III. The International Court of Justice
2. THE JURISDICTION OF THE INTERNATIONAL COURT OF JUSTICE
2.1. General Rules

¤ Border and Transborder Armed Actions
Nicaragua/Honduras),
Jurisdiction and Admissibility,
Judgment, I.C.J. Reports 1988, p. 69

[pp. 75-76] The Parties have devoted some argument to a question defined by them as that of the burden of proof: whether it is for Nicaragua to show the existence of jurisdiction for the Court to deal with its claims, or for Honduras to establish the absence of such jurisdiction. Each of them has cited, in support of its contention, the Court's dictum that "it is the litigant seeking to establish a fact who bears the burden of proving it" (Military and Paramilitary Activities in and against Nicaragua (Nicaragua v. United States of America), I.C.J. Reports 1984, p. 437, para. 101).

The existence of jurisdiction of the Court in a given case is however not a question of fact, but a question of law to be resolved in the light of the relevant facts. The determination of the facts may raise questions of proof. However the facts in the present case - the existence of the Parties' declarations under Article 36 of the Statute, the signature and ratification of the Pact of Bogotá, etc. - are not in dispute; the issue is, what are the legal effects to be attached to them? The question is whether in case of doubt the Court is to be deemed to have jurisdiction or not. This question has already been considered by the Permanent Court of International Justice in the case concerning the Factory at Chorzów, Jurisdiction, when it observed:
"It has been argued repeatedly in the course of the present proceedings that in case of doubt the Court should decline jurisdiction. It is true that the Court's jurisdiction is always a limited one, existing only in so far as States have accepted it; consequently, the Court will, in the event of an objection - or when it has automatically to consider the question - only affirm its jurisdiction provided that the force of the arguments militating in favour of it is preponderant. The fact that weighty arguments can be advanced to support the contention that it has no jurisdiction cannot of itself create a doubt calculated to upset its jurisdiction. When considering whether it has jurisdiction or not, the Court's aim is always to ascertain whether an intention on the part of the Parties exists to confer jurisdiction upon it." (P.C.I.J., Series A, No. 9, p. 32.)

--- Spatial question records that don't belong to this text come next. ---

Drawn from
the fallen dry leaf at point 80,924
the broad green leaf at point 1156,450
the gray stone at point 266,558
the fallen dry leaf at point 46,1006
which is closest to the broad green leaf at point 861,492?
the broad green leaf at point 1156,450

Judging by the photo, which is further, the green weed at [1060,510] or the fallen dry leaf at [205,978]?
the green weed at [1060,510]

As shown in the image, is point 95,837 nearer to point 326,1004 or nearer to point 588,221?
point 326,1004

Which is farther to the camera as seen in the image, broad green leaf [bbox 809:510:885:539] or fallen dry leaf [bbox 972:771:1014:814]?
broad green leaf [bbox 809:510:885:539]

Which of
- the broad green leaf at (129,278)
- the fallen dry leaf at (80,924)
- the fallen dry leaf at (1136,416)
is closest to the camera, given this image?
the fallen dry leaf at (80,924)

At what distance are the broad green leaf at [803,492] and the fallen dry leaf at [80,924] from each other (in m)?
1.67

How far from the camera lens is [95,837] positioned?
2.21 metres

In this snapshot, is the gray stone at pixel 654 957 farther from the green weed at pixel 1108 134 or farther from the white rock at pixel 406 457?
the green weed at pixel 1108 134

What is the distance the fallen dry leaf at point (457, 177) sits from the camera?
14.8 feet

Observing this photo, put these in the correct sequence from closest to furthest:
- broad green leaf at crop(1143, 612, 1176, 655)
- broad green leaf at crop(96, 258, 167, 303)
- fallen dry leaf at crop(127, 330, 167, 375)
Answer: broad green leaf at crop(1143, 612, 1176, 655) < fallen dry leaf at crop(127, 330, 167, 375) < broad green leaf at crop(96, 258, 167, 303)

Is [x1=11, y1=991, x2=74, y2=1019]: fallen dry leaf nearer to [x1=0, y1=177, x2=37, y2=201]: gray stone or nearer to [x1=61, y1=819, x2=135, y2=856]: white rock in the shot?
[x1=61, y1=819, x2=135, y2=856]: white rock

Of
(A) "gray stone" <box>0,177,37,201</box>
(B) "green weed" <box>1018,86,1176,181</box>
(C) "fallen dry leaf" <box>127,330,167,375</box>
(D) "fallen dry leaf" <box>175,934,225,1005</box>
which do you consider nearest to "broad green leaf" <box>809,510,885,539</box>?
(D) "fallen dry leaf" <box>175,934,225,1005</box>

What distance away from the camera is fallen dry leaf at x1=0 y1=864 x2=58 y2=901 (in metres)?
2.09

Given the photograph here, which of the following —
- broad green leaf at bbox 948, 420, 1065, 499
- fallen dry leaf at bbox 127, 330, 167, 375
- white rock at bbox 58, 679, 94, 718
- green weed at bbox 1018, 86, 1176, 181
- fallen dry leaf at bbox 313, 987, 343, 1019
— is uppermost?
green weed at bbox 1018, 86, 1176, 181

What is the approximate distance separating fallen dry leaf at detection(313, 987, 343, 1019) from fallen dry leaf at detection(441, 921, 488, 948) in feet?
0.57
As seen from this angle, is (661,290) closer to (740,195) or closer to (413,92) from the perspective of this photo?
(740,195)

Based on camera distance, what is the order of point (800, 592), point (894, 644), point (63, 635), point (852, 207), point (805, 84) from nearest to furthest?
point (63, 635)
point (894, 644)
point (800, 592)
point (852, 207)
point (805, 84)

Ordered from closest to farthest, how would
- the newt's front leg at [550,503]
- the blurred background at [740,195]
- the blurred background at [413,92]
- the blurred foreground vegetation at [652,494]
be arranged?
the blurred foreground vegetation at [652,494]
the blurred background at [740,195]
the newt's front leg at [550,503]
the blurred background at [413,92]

The Court will therefore in this case have to consider whether the force of the arguments militating in favour of jurisdiction is preponderant, and to "ascertain whether an intention on the part of the Parties exists to confer jurisdiction upon it".

[pp. 124-125 S.O. Oda] In conclusion, I would like to add the following comments. It is certainly possible for States jointly to assume the obligation to accept the Court's jurisdiction over certain types of disputes under Article 36, paragraph 1, of the Statute, and they can also jointly declare their acceptance of the Court's jurisdiction over legal disputes, as provided for in Article 36, paragraph 2. In cases of general dispute-settlement treaties, the acceptance of jurisdiction over legal disputes in the framework of Article 36, paragraph 1, of the Statute, can be equated, in effect, with the acceptance of jurisdiction under Article 36, paragraph 2. Such an obligation must, however, be assumed in an unequivocal manner. For example, as previously stated, the 1949 Revised General Act for the Pacific Settlement of International Disputes provides that disputes "shall be submitted for decision [to the Court]" and the 1957 European Convention for the Pacific Settlement of Disputes states that the parties "shall submit [disputes] to the judgment of the... Court".
It cannot be denied that the parties to those two treaties accept the Court's jurisdiction within the limits of Article 36, paragraph 2, of the Statute, though it remains to be seen whether the instruments constituting a declaration of acceptance of the Court's jurisdiction should not have been deposited under Article 36, paragraph 4, of the Statute, or whether the simple registration of the treaties in question with the United Nations Secretariat, pursuant to Article 102 of the United Nations Charter, might be looked upon as a substitute for the requirement of that paragraph of the Statute.
I hesitate to assimilate the Pact of Bogotá to those two treaties for the following reasons: firstly, as I explained above, the existence of Article XXXII complicates the Pact's system of peaceful settlement because this particular Article, by its ambiguous content, casts doubt upon the intention of the parties to accept the Court's compulsory jurisdiction. Secondly, unlike the two other treaties of a general dispute-settlement nature, the Pact of Bogotá, although providing for a general obligation to settle international disputes, does not specify the use of any particular procedure, except for resort to the Court in certain cases, and thus the choice of peaceful settlement procedures is to be made jointly by the parties. Thirdly, and more significantly, it will be clearly apparent from what has been stated above that no delegate at the Bogotá Conference ever expressed his country's readiness to confer compulsory jurisdiction on the Court by virtue of the forthcoming Treaty, although some delegates were aware of the possible implication of the text to be adopted. It is accordingly true to say that the present text of the Pact emerged without any clear indication of the parties' real intention.

The Permanent Court of International Justice, as quoted in the Judgment (para. 16), once mentioned
"the fact that [the Court's] jurisdiction is limited, that it is invariably based on the consent of the respondent and only exists in so far as this consent has been given ..." (case concerning Mavrommatis Palestine Concessions, 1924, P.C.I.J., Series A, No. 2, p. 16).

It also stated:
"When considering whether it has jurisdiction or not, the Court's aim is always to ascertain whether an intention on the part of the Parties exists to confer jurisdiction upon it." (Case concerning the Factory at Chorzów, Jurisdiction, Judgment No. 8,1927, P.C.I.J., Series A, No. 9, p. 32.)

The present Court accepted the validity of this principle in the Interpretation of Peace Treaties case, in which it stated that "[t]he consent of States, parties to a dispute, is the basis of the Court's jurisdiction in contentious cases" (I.C.J. Reports 1950, p. 71). The Court, in the case of the Monetary Gold Removed from Rome in 1943 (Preliminary Question, Judgment, I.C.J. Reports 1954, p. 32), referred to "a well-established principle of international law embodied in the Court's Statute, namely, that the Court can only exercise jurisdiction over a State with its consent". More recently, the fundamental principle mentioned in the 1950 case was reiterated in the Application for Revision and Interpretation of the Judgment of 24 February 1982 in the Case concerning the Continental Shelf (Tunisia/Libyan Arab Jamahiriya) (Tunisia v. Libyan Arab Jamahiriya) (I.C.J. Reports 1985, p. 216).
In sum, one cannot lay too much stress upon the paramount importance of the expression of the acceptance of the Court's jurisdiction, which is invariably required for the Court to entertain a case, as the first and critical task of the Court is always to ascertain the intention of the Parties. I doubt whether this particular point has been given all the weight due to it.